SELECTED EXTRACT |
- - -

Lesson 1: The Importance of the Study of the Soul: An Historical Introduction
The human soul, St. Thomas Aquinas writes, exists on the "confines of the spiritual and corporeal" (Summa Theologiae [hereafter ST], I, 77, 2). The human person is thus a microcosm of the whole universe, a little world, in whom the perfections of both the spiritual and the material orders coincide. St. Thomas adopts Aristotle's account of human beings as composites of soul and body, wherein soul is related to body as form to matter. This is the so-called hylomorphic theory of human nature. Composed of matter and form, human beings are akin to all other natural substances. But, since the highest capacity of the human soul is the intellect, which is an immaterial power, human beings are peculiar examples of matter-form composition. Nowhere else do we find an immaterial power united to a body.

- - -

TASK DETAILS | Write out, word for word, the lesson on the human soul from "Lesson 1: The" up to and including "united to a body.".

ENTRIES SUPPLIED |

- - -

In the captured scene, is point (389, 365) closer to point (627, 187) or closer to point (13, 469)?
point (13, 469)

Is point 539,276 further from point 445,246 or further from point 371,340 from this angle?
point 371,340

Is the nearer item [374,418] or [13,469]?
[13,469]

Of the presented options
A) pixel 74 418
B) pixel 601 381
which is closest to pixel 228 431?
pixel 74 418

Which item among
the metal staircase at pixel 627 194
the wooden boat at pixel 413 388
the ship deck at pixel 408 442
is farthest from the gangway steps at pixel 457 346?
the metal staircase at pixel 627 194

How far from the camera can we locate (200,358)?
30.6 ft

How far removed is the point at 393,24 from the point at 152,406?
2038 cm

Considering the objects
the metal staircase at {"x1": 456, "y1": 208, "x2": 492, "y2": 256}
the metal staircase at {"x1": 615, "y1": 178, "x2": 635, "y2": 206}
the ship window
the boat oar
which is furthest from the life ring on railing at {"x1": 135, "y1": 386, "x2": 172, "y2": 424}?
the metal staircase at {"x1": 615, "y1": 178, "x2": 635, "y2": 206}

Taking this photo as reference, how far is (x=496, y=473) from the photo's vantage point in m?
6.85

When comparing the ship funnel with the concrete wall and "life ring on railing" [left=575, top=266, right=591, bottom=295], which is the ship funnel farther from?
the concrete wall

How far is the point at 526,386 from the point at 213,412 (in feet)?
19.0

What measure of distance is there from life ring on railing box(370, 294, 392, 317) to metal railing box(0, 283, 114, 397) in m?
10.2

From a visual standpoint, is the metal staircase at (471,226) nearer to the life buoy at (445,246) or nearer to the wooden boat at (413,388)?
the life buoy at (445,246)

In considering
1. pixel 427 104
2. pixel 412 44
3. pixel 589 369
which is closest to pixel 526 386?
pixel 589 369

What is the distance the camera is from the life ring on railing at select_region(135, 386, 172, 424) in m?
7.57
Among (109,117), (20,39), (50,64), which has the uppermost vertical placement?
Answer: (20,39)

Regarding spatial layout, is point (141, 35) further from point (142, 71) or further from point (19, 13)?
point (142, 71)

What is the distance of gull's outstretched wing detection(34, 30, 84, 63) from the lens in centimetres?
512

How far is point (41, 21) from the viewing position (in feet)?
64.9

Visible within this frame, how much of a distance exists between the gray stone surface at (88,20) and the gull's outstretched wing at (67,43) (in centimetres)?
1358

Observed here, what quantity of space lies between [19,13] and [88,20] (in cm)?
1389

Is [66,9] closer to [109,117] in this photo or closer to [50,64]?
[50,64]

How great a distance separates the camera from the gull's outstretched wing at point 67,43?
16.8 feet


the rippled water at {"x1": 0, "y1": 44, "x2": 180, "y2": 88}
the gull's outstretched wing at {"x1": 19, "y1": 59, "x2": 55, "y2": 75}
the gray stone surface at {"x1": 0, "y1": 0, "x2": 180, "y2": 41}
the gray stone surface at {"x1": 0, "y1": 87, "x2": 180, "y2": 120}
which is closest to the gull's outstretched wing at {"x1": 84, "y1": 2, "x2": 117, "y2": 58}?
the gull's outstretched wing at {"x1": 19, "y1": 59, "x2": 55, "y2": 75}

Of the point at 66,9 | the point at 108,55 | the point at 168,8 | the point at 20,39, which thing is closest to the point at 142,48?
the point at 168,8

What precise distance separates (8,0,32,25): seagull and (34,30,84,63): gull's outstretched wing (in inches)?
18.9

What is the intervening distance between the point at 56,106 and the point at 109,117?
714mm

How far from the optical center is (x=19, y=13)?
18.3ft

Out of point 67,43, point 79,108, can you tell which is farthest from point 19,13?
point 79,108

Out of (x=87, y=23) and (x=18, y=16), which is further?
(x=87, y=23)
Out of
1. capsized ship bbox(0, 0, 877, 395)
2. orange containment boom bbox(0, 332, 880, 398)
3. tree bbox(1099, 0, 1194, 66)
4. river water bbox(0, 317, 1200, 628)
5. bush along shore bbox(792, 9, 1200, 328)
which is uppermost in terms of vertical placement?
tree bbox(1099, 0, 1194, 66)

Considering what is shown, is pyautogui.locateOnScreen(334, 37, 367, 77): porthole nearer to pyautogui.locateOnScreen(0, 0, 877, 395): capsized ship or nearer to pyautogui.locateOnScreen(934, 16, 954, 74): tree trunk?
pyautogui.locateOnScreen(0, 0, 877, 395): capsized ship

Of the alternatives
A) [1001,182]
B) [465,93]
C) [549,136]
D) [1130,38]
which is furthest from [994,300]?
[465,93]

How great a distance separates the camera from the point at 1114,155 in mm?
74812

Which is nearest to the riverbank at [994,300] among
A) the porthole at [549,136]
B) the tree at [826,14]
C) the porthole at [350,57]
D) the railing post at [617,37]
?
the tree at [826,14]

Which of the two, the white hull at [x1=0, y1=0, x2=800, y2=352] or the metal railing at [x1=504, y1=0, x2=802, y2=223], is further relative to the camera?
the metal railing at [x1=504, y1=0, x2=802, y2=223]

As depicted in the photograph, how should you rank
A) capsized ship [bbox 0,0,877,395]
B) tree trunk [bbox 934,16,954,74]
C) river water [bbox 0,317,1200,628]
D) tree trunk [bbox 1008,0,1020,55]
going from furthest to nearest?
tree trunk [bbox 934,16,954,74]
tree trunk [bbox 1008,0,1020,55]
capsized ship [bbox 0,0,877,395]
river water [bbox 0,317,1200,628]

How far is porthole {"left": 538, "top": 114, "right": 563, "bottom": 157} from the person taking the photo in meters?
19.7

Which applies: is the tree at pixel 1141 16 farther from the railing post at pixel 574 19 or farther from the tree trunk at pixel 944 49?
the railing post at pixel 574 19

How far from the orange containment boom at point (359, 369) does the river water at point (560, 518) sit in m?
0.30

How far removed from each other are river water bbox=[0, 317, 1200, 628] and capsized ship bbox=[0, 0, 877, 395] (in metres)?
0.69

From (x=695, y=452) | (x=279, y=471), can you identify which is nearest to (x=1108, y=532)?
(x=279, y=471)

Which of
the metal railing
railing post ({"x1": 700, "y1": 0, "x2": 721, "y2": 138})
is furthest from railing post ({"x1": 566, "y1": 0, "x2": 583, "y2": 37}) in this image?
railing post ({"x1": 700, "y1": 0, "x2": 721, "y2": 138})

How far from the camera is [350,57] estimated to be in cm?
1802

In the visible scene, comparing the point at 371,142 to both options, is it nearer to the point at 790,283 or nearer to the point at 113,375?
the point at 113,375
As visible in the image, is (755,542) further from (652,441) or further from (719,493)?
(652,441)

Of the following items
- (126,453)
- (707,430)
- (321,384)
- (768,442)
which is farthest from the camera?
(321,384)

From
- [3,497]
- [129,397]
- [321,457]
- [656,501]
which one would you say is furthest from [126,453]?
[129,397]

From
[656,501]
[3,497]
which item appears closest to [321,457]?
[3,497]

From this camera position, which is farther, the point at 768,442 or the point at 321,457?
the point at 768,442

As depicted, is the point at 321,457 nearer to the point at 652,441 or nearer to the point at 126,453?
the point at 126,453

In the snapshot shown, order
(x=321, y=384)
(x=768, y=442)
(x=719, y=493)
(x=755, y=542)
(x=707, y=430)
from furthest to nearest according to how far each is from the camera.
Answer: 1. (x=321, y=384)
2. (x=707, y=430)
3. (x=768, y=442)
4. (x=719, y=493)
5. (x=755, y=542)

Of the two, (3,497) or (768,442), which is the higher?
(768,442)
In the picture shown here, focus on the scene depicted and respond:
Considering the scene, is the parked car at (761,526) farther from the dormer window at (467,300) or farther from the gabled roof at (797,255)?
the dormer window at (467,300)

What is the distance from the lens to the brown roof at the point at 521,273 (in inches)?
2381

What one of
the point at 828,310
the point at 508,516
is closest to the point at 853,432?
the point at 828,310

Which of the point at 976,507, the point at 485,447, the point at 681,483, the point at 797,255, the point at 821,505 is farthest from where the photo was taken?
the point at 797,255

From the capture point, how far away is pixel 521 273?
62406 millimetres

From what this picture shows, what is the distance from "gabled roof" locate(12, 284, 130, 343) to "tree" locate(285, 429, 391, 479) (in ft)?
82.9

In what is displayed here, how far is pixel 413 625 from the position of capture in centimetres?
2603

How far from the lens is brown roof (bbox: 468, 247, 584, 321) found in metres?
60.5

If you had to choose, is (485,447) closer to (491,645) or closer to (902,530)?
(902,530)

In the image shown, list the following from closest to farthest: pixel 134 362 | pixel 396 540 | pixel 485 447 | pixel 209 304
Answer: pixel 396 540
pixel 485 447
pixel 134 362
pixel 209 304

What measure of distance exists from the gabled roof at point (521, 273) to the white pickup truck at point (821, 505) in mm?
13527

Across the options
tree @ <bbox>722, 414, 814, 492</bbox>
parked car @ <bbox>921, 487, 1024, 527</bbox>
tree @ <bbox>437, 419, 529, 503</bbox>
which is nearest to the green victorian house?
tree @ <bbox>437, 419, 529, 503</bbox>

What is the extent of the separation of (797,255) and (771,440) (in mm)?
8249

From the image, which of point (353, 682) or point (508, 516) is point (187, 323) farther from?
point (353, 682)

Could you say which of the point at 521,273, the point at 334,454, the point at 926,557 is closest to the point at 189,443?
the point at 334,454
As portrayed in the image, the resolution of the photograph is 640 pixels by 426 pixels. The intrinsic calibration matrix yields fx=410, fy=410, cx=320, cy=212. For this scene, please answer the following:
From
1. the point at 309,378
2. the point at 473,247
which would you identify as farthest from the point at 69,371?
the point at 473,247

- - -

WRITTEN RESPONSE |
Lesson 1: The Importance of the Study of the Soul: An Historical Introduction
The human soul, St. Thomas Aquinas writes, exists on the "confines of the spiritual and corporeal" (Summa Theologiae [hereafter ST], I, 77, 2). The human person is thus a microcosm of the whole universe, a little world, in whom the perfections of both the spiritual and the material orders coincide. St. Thomas adopts Aristotle's account of human beings as composites of soul and body, wherein soul is related to body as form to matter. This is the so-called hylomorphic theory of human nature. Composed of matter and form, human beings are akin to all other natural substances. But, since the highest capacity of the human soul is the intellect, which is an immaterial power, human beings are peculiar examples of matter-form composition. Nowhere else do we find an immaterial power united to a body.